» **Required task**: List every line in the records that contains the string "grille".

» **Rows**:

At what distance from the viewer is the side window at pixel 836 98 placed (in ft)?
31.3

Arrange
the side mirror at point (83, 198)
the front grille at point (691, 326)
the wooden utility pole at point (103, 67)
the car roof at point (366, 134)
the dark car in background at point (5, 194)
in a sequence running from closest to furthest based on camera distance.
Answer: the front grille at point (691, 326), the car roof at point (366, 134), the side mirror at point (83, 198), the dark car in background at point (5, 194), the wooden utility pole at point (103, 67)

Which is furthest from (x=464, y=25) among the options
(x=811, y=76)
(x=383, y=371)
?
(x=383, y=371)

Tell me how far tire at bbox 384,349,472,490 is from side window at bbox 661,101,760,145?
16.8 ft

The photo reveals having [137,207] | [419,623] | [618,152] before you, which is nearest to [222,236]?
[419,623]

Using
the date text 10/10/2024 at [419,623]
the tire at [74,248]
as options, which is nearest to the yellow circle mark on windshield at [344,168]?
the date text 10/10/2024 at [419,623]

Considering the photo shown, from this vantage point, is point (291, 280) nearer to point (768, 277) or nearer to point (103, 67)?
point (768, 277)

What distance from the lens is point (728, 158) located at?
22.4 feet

...

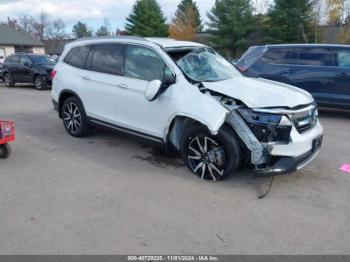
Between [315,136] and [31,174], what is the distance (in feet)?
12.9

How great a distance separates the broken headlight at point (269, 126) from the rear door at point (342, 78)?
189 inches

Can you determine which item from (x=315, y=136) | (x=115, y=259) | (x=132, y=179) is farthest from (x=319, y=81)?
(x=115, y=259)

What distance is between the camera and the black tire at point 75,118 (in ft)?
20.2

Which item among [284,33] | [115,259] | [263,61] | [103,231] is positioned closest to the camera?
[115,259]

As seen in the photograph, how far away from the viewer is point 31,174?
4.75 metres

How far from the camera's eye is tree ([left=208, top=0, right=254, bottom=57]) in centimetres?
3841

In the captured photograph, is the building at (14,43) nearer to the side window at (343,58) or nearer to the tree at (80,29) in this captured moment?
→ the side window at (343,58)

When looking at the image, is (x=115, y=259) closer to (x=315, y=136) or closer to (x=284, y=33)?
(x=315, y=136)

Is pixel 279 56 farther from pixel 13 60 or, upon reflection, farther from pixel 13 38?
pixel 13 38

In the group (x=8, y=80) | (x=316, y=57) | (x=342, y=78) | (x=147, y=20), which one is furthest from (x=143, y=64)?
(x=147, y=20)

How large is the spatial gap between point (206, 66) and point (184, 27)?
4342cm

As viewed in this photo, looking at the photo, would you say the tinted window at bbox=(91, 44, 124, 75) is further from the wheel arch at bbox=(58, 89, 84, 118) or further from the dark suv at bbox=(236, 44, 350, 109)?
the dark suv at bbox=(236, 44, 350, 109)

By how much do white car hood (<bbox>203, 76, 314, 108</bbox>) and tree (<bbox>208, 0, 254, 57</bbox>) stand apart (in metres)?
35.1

--

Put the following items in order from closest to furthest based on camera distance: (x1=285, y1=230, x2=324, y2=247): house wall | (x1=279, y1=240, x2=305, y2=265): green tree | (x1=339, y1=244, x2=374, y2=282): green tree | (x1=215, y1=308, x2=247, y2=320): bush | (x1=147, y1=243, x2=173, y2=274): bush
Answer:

» **Exercise solution**:
the front grille at point (691, 326)
Answer: the front grille at point (691, 326), the car roof at point (366, 134), the side mirror at point (83, 198), the dark car in background at point (5, 194), the wooden utility pole at point (103, 67)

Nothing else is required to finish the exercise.